● **Extracted records**
:::::
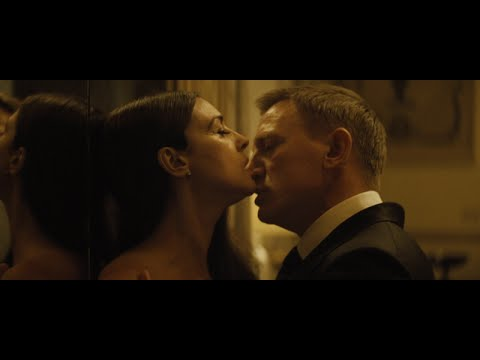Spectre 007 - James Bond - Writing's On The Wall (Sofia Karlberg Cover)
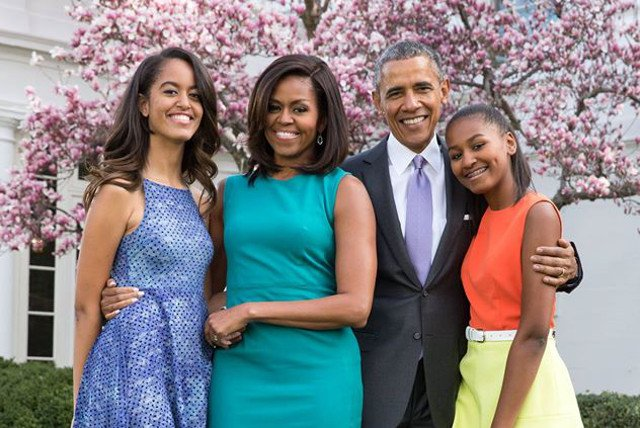 Malia Obama (1 z lewej) odbywa staż w wytwórni filmowej.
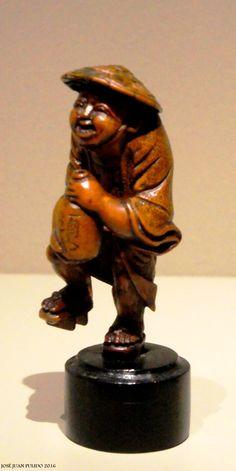 Netsuke de madera tallada con patina. Periodo Edo, en forma de bebedor de sake. Netsuke as sake drinker  Carved Wood with patina Edo period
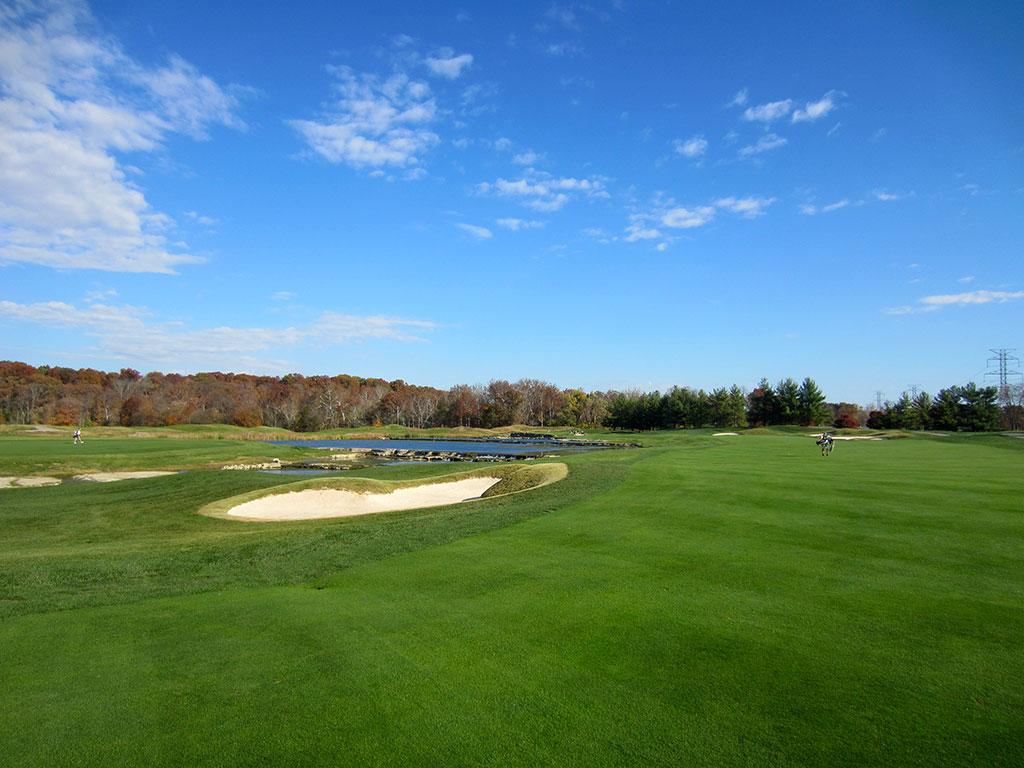 7th Hole at Valhalla Golf Club (600 Yard Par 5)
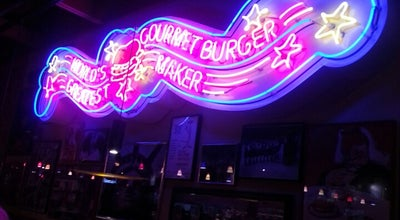 Photo of Burger Joint Red Robin Gourmet Burgers at 11784 W Broad St, Henrico, VA 23233, United States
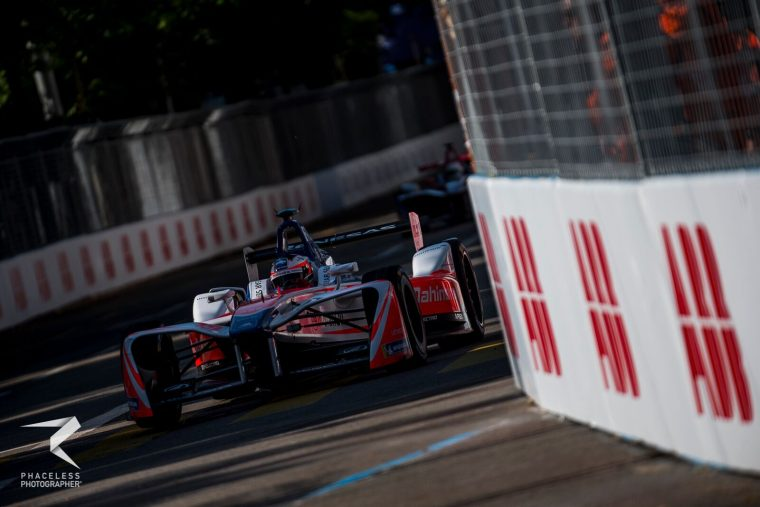 Rosenqvist fastest in frenetic second practice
:::::
● **About this exercise**
Please take the lines from the beginning of the data above through the line holding "7th Hole at" and transcribe them exactly, without any pictures.

● **Problem solution**
Spectre 007 - James Bond - Writing's On The Wall (Sofia Karlberg Cover)
 Malia Obama (1 z lewej) odbywa staż w wytwórni filmowej.
 Netsuke de madera tallada con patina. Periodo Edo, en forma de bebedor de sake. Netsuke as sake drinker  Carved Wood with patina Edo period
 7th Hole at Valhalla Golf Club (600 Yard Par 5)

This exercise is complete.